異才レオス・カラックス13年ぶりの劇場用長編作品は、幻の都で“映画の死”を描く先鋭的な実験映画だ。
運転手付のリムジンでパリを巡りながら、様々な役柄を演じてゆく謎の男。
ある時はホームレスの老婆、ある時はモーションキャプチャの俳優、ある時は殺し屋、ある時は瀕死の病人。
カラックスが1エピソードを担当した2008年のオムニバス映画「TOKYO!」で、地下道から出没して人々を恐怖に陥れた怪人“メルド”も、本作の主人公が演じるキャラクターの一人として登場する。
彼の前にはカメラは無いし、観客もいない。
ただ、指定された場所へいって、一つの人生のごく短い断片を生き、終わればまた次なる断片の主人公へと姿を変える。
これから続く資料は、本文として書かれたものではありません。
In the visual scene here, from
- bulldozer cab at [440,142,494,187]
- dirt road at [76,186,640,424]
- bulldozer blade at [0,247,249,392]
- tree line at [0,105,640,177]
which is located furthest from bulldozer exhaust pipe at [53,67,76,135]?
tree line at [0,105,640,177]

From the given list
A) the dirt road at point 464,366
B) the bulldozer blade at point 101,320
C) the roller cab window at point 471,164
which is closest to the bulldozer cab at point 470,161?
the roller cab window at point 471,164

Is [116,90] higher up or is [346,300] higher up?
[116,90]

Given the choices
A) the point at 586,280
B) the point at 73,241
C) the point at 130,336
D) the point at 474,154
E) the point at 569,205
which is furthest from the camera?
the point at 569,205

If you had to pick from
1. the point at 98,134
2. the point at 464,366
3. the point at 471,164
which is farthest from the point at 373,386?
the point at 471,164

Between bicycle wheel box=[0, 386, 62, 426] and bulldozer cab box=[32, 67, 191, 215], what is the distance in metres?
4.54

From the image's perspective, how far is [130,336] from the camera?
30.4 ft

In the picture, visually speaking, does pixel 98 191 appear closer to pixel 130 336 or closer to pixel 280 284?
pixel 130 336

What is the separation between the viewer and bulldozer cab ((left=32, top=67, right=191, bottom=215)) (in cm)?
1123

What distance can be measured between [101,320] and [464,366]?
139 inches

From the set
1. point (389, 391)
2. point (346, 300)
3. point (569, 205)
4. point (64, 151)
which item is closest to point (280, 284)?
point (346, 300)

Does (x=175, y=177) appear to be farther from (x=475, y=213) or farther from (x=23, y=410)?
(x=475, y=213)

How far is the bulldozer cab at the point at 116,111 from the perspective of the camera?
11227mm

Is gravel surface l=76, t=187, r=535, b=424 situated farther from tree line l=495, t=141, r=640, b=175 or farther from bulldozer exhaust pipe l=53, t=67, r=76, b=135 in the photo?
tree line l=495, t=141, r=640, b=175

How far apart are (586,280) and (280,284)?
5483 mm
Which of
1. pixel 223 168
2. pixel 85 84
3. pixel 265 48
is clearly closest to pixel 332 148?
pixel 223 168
ここは言わば、スクリーンの枠の中だけに存在するパリという名の劇場で、主人公は永遠の虚構を生きる“映画”の象徴だ。
この世界は映画で出来ている。
が、そこは何故か死の香りが充満しているのである。
物言わぬ人々が、まったく無反応にスクリーンを見つめる冒頭部分と、逆に“カーズ”の車の様に言葉を持ったリムジンたちが、映画と観客について語るラスト。
基本的に移動の間以外素を持たない主人公にとって、演じるキャラクターの死もまた虚構。
しかし、その中で唯一本物の死をイメージするシーンが終盤にある。
観客の心の中で生の断片として積み重ねられ、永遠の命を持つかに思われる映画もまた、人々が興味を失うと共に、その虚構性の光を失うのかもしれない。
映画の死はしかし、フィルムかデジタルかなどという些細な事ではない。
人間たちが“光る機械”に興味を失う。
それはつまり、洞窟の中揺らぐ炎の光で壁画を見ることで、静止した絵から動きを感じ取った古代の体験から続く、暗闇の中で時空を超越する創造の叡智=イデアを観るという数万年に及ぶ神秘の共有体験の終わりである。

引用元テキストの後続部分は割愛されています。